Butter is a highly concentrated form of milk that contains protein, calcium and phosphorous, and the fat-soluble vitamins A, D and E.  It is produced by churning whole milk or straight cream until butter fats form and separate from the water-based components of the cream.  Approximately five gallons of whole milk or cream yield just over two pounds of butter.  In North America, butters hover between 80% – 82% milk fat, whereas European butters are typically between 82% – 84%.  The rest of it is mostly water (more later on the importance of water content) and a few milk solids.  Salted butters have salt added, of course, typically in concentrations of 1% – 2%.  There’s a lot of chemistry to butter, but we’ll skip the composition details for the moment and move next to explaining how U.S. butters differ from European butters.  And of course, why French (Breton) butter tastes bestest of all.

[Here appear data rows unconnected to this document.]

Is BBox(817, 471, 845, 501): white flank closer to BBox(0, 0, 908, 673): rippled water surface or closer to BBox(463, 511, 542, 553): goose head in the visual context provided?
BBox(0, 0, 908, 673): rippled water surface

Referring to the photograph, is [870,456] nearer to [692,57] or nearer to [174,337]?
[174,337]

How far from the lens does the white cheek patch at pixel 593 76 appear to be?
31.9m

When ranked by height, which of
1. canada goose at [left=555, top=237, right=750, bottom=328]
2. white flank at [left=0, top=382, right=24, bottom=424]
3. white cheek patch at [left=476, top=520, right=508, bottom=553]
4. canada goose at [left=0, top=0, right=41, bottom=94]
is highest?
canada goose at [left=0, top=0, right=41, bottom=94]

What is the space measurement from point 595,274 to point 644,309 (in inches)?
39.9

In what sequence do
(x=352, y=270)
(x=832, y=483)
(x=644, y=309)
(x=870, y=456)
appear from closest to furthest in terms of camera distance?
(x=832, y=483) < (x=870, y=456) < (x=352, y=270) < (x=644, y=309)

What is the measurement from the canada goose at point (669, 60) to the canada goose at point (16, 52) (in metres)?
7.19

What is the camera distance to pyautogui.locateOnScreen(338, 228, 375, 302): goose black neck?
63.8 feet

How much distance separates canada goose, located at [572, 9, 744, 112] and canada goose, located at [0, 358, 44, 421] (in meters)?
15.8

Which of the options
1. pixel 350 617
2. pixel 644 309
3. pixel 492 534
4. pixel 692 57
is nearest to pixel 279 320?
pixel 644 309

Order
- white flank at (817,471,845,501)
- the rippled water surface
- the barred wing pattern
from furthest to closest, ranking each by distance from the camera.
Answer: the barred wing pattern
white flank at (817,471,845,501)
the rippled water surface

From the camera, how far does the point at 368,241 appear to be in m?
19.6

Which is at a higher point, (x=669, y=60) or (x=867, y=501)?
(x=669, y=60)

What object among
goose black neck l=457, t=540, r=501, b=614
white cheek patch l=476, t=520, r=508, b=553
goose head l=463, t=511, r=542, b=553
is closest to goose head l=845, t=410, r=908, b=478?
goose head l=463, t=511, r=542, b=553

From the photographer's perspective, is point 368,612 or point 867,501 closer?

N.B.  Let the record show that an agent of one of France’s neighboring states has launched a formal challenge to my claim of French butter superiority.  Stay tuned for…The Butter Wars.

3 thoughts on “Some Butter Basics

  1. I am curious. So butter is milk churned until the fat separates from the milk. What happens to the rest of the milk, is it tossed or turned into another product?

    And, what about Naomi?

  2. I’m with you on the superiority of European butter. I used to buy Plugra (European style butter) at Trader Joe’s which right now, is not available. Looking forward to reading the rest of your comments.